[Dataset excerpts]
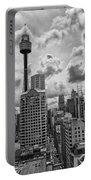 Sydney Skyline Portable Battery Charger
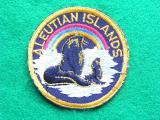 WWII Aleutian Islands Command Patch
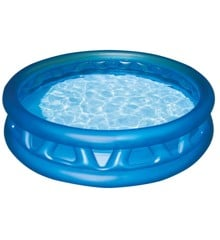 INTEX- Soft Side Pool (790 L) (658431)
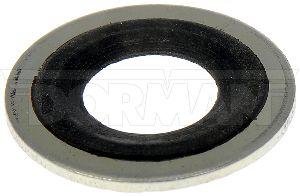 Motormite Engine Oil Drain Plug Gasket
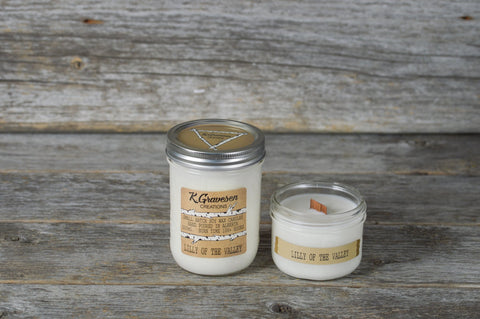KGC-47 Lilly Of The Valley Soy Candle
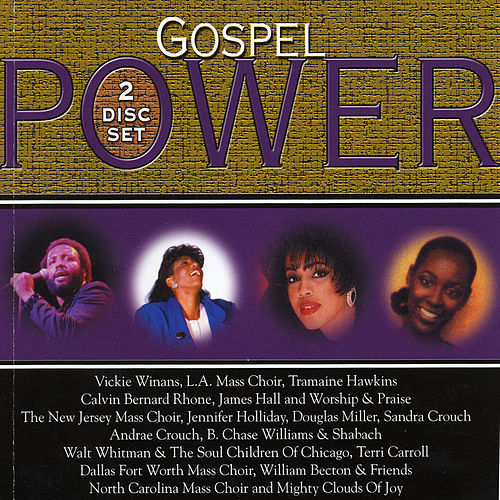 Play & Download Gospel Power by Various Artists | Napster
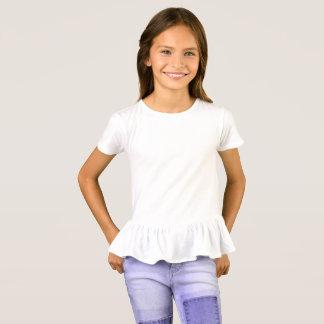 T-shirt do plissado das meninas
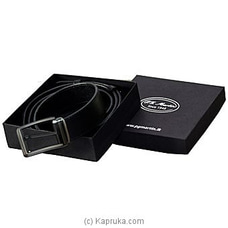 P.G. Martin Leather Belt Box -  Black PG47 By P.G MARTIN at Kapruka Online forspecialGifts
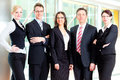 Business - group of businesspeople in office Royalty Free Stock Images
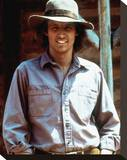 Bruce Boxleitner - How the West Was Won Stretched Canvas Print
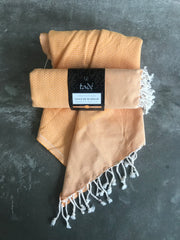 Cotton Hammam Towel (Orange)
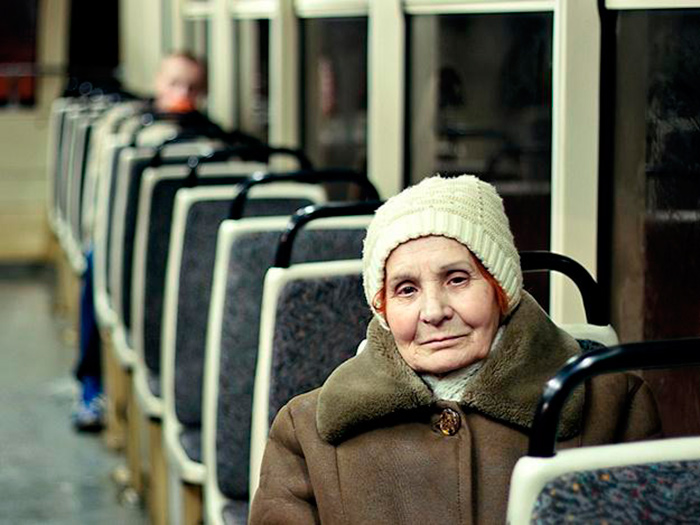 Льготы на проезд в общественном транспорте в 2018 году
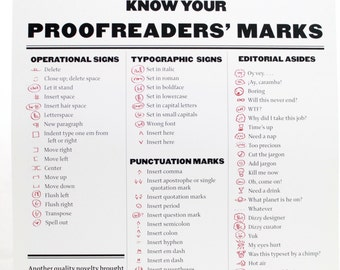 steps to proofreading an essay Steps for revising your paper summary: proofreading is primarily about searching your writing for errors, both grammatical and typographical.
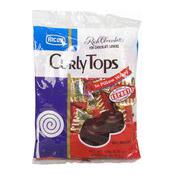Curly Tops Chocolates (朱古力糖)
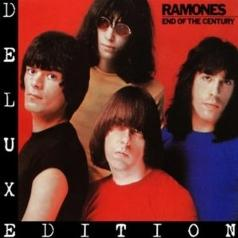 Ramones (Рамоунз): End Of The Century
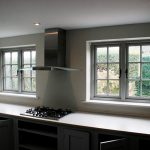 timber windows hardwood casement london hampshire UK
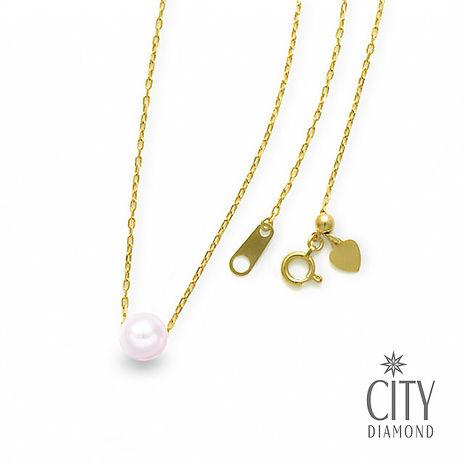 City Diamond 引雅 18K日本AKOYA單顆珍珠8mm伸縮黃K項鍊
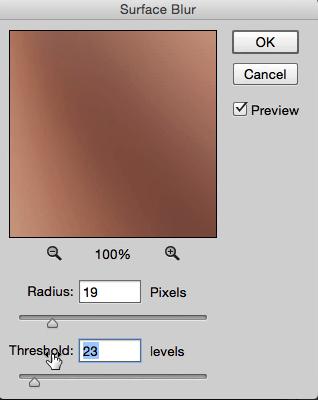 retouch-skin-8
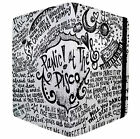 New Rock Band Panic At The Disco Flip Folio Case Apple iPad 2 iPad Mini 1/2 Gift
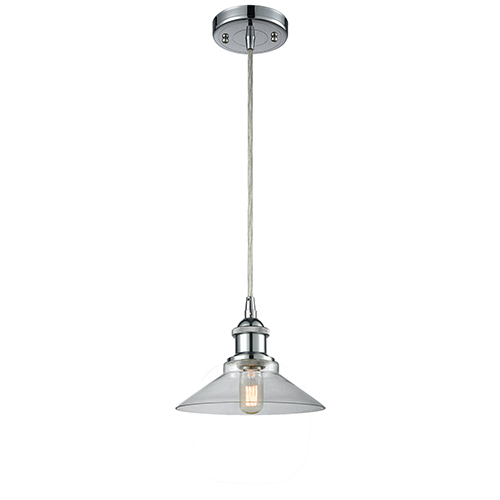 Disc Polished Chrome LED Pendant with Clear Cone Glass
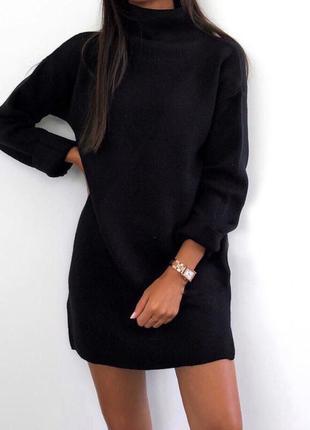 Теплое женское платье с высоким горлом черное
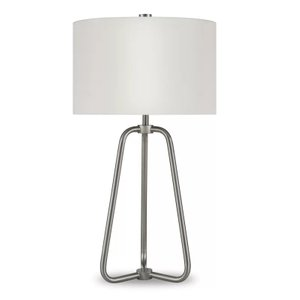 Jiles 26 Table Lamp Nickel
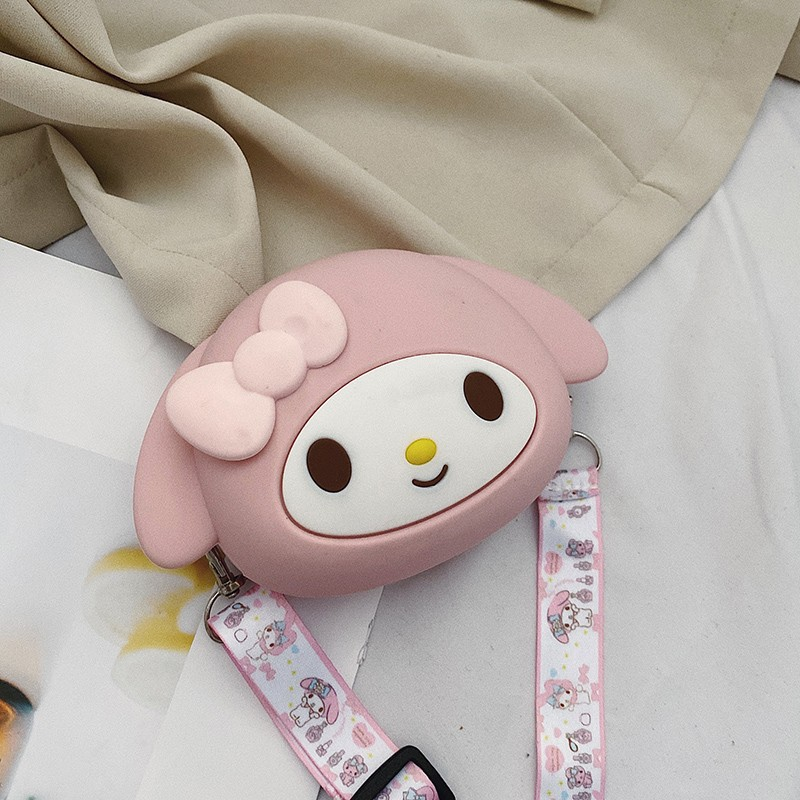 Cute Cartoon Rabbit Silicone Mini Single Shoulder Bag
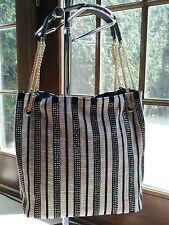 Sparkly Crystal Studded Black Stripes Handbag with Gold Chain Shoulder Straps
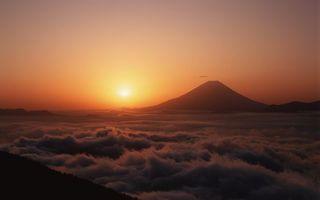 Бесплатные фото заката солнца,вид,гора,холм,вулкан,над облаками,высота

● Problem description
Repeat all the data as it stands, dropping any images it holds.

● Task answer
 Sydney Skyline Portable Battery Charger
 WWII Aleutian Islands Command Patch
 INTEX- Soft Side Pool (790 L) (658431)
 Motormite Engine Oil Drain Plug Gasket
KGC-47 Lilly Of The Valley Soy Candle
 Play & Download Gospel Power by Various Artists | Napster
 T-shirt do plissado das meninas
 P.G. Martin Leather Belt Box -  Black PG47 By P.G MARTIN at Kapruka Online forspecialGifts
 Business - group of businesspeople in office Royalty Free Stock Images
 Bruce Boxleitner - How the West Was Won Stretched Canvas Print
 Cotton Hammam Towel (Orange)
 Льготы на проезд в общественном транспорте в 2018 году
 steps to proofreading an essay Steps for revising your paper summary: proofreading is primarily about searching your writing for errors, both grammatical and typographical.
Curly Tops Chocolates (朱古力糖)
 Ramones (Рамоунз): End Of The Century
 timber windows hardwood casement london hampshire UK
 City Diamond 引雅 18K日本AKOYA單顆珍珠8mm伸縮黃K項鍊
 retouch-skin-8
 New Rock Band Panic At The Disco Flip Folio Case Apple iPad 2 iPad Mini 1/2 Gift
 Disc Polished Chrome LED Pendant with Clear Cone Glass
 Теплое женское платье с высоким горлом черное
 Jiles 26 Table Lamp Nickel
 Cute Cartoon Rabbit Silicone Mini Single Shoulder Bag
 Sparkly Crystal Studded Black Stripes Handbag with Gold Chain Shoulder Straps
 Бесплатные фото заката солнца,вид,гора,холм,вулкан,над облаками,высота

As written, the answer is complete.